[Opening GIVEN DATA section]

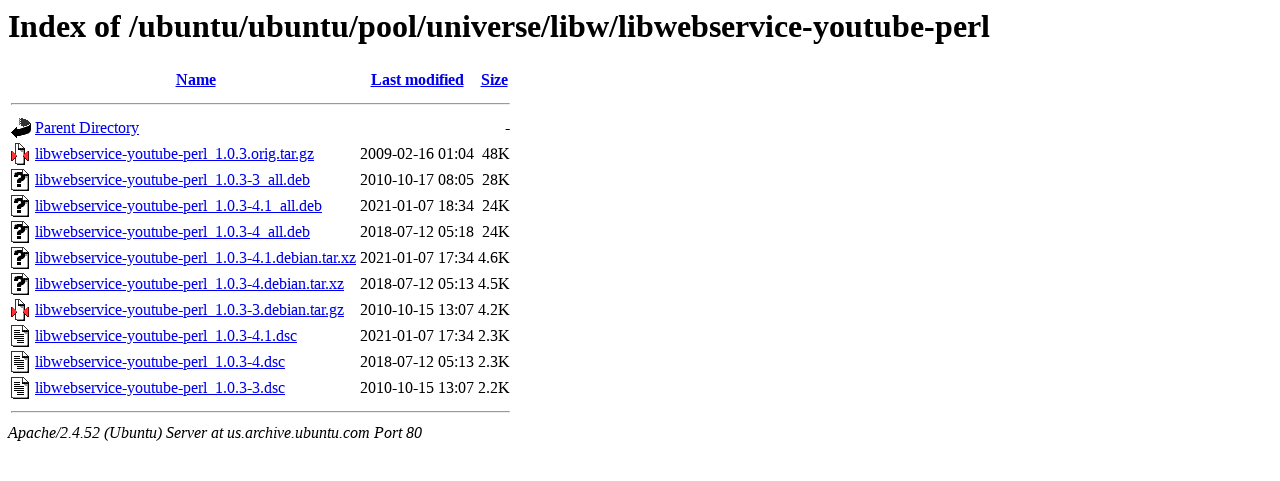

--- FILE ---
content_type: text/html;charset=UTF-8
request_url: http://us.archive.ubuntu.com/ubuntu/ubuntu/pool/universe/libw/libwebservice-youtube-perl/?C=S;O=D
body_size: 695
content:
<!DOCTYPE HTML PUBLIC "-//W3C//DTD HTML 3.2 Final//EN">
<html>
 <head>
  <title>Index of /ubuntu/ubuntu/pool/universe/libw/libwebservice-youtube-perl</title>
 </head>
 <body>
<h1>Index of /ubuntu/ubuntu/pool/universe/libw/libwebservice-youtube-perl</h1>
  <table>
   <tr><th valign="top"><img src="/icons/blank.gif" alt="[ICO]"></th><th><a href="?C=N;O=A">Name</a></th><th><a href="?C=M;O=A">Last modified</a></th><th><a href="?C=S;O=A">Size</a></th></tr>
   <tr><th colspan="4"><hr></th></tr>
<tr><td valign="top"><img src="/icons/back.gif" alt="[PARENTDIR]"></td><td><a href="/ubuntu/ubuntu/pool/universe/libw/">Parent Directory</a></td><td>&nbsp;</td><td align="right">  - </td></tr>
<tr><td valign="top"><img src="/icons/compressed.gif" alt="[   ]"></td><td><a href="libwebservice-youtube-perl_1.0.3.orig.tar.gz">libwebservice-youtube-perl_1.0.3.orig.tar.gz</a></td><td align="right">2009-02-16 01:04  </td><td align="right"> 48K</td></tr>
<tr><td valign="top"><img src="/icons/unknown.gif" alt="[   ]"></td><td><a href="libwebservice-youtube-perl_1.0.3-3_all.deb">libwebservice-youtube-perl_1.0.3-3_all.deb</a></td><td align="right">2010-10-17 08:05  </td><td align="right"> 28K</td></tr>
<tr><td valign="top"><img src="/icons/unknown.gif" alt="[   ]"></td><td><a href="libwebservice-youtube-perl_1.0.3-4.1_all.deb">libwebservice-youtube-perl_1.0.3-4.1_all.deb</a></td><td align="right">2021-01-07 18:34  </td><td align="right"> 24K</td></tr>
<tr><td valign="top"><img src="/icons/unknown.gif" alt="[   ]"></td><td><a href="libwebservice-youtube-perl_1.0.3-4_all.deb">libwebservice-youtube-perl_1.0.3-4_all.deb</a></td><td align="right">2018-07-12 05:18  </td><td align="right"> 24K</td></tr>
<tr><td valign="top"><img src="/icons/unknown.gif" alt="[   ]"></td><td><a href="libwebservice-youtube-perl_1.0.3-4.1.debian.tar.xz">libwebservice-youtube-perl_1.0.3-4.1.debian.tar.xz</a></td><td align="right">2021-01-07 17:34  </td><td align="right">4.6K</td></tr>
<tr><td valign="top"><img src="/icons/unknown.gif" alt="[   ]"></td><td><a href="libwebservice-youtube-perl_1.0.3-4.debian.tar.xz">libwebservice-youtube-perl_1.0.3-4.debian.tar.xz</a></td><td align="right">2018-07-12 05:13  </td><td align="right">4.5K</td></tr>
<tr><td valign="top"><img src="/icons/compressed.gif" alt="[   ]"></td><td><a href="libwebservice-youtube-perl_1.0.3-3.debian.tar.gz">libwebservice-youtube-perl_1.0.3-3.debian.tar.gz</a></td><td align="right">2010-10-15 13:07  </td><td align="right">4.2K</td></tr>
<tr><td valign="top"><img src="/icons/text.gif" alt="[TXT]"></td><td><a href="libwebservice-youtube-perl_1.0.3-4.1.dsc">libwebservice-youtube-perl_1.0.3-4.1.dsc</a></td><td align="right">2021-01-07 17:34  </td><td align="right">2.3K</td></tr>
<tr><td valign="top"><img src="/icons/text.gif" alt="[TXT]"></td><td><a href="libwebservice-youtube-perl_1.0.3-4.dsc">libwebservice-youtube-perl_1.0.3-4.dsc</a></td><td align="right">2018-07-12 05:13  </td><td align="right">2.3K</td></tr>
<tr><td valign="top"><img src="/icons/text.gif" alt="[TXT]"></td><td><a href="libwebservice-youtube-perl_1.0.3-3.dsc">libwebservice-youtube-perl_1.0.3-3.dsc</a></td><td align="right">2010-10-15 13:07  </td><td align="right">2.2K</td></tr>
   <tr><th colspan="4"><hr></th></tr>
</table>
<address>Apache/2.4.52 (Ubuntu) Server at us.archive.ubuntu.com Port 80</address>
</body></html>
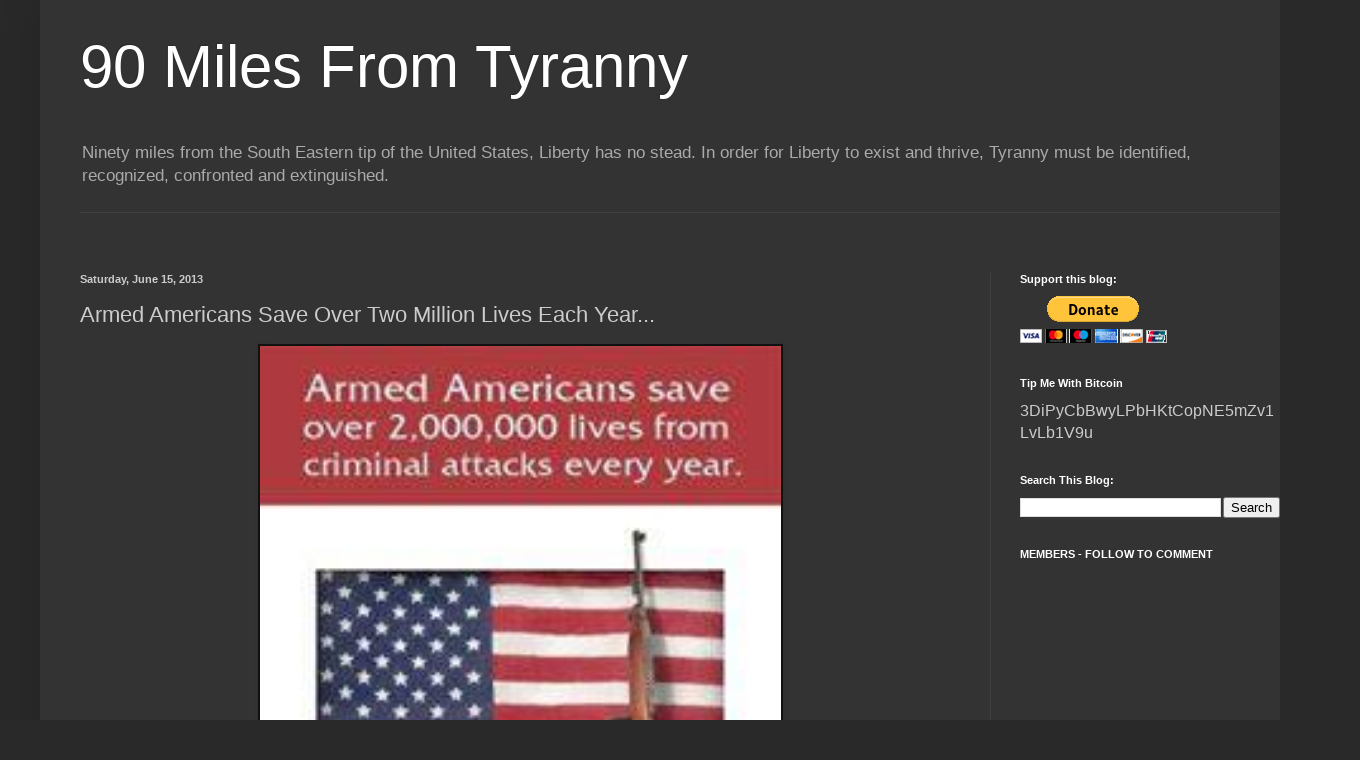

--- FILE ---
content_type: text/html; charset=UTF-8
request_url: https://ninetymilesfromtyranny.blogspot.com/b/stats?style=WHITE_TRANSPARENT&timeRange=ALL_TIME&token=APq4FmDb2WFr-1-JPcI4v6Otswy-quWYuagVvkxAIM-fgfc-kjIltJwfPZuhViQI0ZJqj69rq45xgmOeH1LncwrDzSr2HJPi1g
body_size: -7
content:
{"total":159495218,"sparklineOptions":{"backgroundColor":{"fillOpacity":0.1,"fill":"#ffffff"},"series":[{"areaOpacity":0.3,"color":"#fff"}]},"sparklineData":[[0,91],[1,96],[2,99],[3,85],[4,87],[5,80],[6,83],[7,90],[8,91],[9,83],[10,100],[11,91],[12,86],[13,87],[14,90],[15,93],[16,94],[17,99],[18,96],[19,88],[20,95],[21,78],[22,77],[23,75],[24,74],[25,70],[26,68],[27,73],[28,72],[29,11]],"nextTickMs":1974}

[Closing GIVEN DATA section]

AIM OF THE EXERCISE
Reproduce the listing exactly. The pictures are to be omitted.

THE ANSWER
--- FILE ---
content_type: text/html;charset=UTF-8
request_url: http://us.archive.ubuntu.com/ubuntu/ubuntu/pool/universe/libw/libwebservice-youtube-perl/?C=S;O=D
body_size: 695
content:
<!DOCTYPE HTML PUBLIC "-//W3C//DTD HTML 3.2 Final//EN">
<html>
 <head>
  <title>Index of /ubuntu/ubuntu/pool/universe/libw/libwebservice-youtube-perl</title>
 </head>
 <body>
<h1>Index of /ubuntu/ubuntu/pool/universe/libw/libwebservice-youtube-perl</h1>
  <table>
   <tr><th valign="top"><img src="/icons/blank.gif" alt="[ICO]"></th><th><a href="?C=N;O=A">Name</a></th><th><a href="?C=M;O=A">Last modified</a></th><th><a href="?C=S;O=A">Size</a></th></tr>
   <tr><th colspan="4"><hr></th></tr>
<tr><td valign="top"><img src="/icons/back.gif" alt="[PARENTDIR]"></td><td><a href="/ubuntu/ubuntu/pool/universe/libw/">Parent Directory</a></td><td>&nbsp;</td><td align="right">  - </td></tr>
<tr><td valign="top"><img src="/icons/compressed.gif" alt="[   ]"></td><td><a href="libwebservice-youtube-perl_1.0.3.orig.tar.gz">libwebservice-youtube-perl_1.0.3.orig.tar.gz</a></td><td align="right">2009-02-16 01:04  </td><td align="right"> 48K</td></tr>
<tr><td valign="top"><img src="/icons/unknown.gif" alt="[   ]"></td><td><a href="libwebservice-youtube-perl_1.0.3-3_all.deb">libwebservice-youtube-perl_1.0.3-3_all.deb</a></td><td align="right">2010-10-17 08:05  </td><td align="right"> 28K</td></tr>
<tr><td valign="top"><img src="/icons/unknown.gif" alt="[   ]"></td><td><a href="libwebservice-youtube-perl_1.0.3-4.1_all.deb">libwebservice-youtube-perl_1.0.3-4.1_all.deb</a></td><td align="right">2021-01-07 18:34  </td><td align="right"> 24K</td></tr>
<tr><td valign="top"><img src="/icons/unknown.gif" alt="[   ]"></td><td><a href="libwebservice-youtube-perl_1.0.3-4_all.deb">libwebservice-youtube-perl_1.0.3-4_all.deb</a></td><td align="right">2018-07-12 05:18  </td><td align="right"> 24K</td></tr>
<tr><td valign="top"><img src="/icons/unknown.gif" alt="[   ]"></td><td><a href="libwebservice-youtube-perl_1.0.3-4.1.debian.tar.xz">libwebservice-youtube-perl_1.0.3-4.1.debian.tar.xz</a></td><td align="right">2021-01-07 17:34  </td><td align="right">4.6K</td></tr>
<tr><td valign="top"><img src="/icons/unknown.gif" alt="[   ]"></td><td><a href="libwebservice-youtube-perl_1.0.3-4.debian.tar.xz">libwebservice-youtube-perl_1.0.3-4.debian.tar.xz</a></td><td align="right">2018-07-12 05:13  </td><td align="right">4.5K</td></tr>
<tr><td valign="top"><img src="/icons/compressed.gif" alt="[   ]"></td><td><a href="libwebservice-youtube-perl_1.0.3-3.debian.tar.gz">libwebservice-youtube-perl_1.0.3-3.debian.tar.gz</a></td><td align="right">2010-10-15 13:07  </td><td align="right">4.2K</td></tr>
<tr><td valign="top"><img src="/icons/text.gif" alt="[TXT]"></td><td><a href="libwebservice-youtube-perl_1.0.3-4.1.dsc">libwebservice-youtube-perl_1.0.3-4.1.dsc</a></td><td align="right">2021-01-07 17:34  </td><td align="right">2.3K</td></tr>
<tr><td valign="top"><img src="/icons/text.gif" alt="[TXT]"></td><td><a href="libwebservice-youtube-perl_1.0.3-4.dsc">libwebservice-youtube-perl_1.0.3-4.dsc</a></td><td align="right">2018-07-12 05:13  </td><td align="right">2.3K</td></tr>
<tr><td valign="top"><img src="/icons/text.gif" alt="[TXT]"></td><td><a href="libwebservice-youtube-perl_1.0.3-3.dsc">libwebservice-youtube-perl_1.0.3-3.dsc</a></td><td align="right">2010-10-15 13:07  </td><td align="right">2.2K</td></tr>
   <tr><th colspan="4"><hr></th></tr>
</table>
<address>Apache/2.4.52 (Ubuntu) Server at us.archive.ubuntu.com Port 80</address>
</body></html>

--- FILE ---
content_type: text/html; charset=UTF-8
request_url: https://ninetymilesfromtyranny.blogspot.com/b/stats?style=WHITE_TRANSPARENT&timeRange=ALL_TIME&token=APq4FmDb2WFr-1-JPcI4v6Otswy-quWYuagVvkxAIM-fgfc-kjIltJwfPZuhViQI0ZJqj69rq45xgmOeH1LncwrDzSr2HJPi1g
body_size: -7
content:
{"total":159495218,"sparklineOptions":{"backgroundColor":{"fillOpacity":0.1,"fill":"#ffffff"},"series":[{"areaOpacity":0.3,"color":"#fff"}]},"sparklineData":[[0,91],[1,96],[2,99],[3,85],[4,87],[5,80],[6,83],[7,90],[8,91],[9,83],[10,100],[11,91],[12,86],[13,87],[14,90],[15,93],[16,94],[17,99],[18,96],[19,88],[20,95],[21,78],[22,77],[23,75],[24,74],[25,70],[26,68],[27,73],[28,72],[29,11]],"nextTickMs":1974}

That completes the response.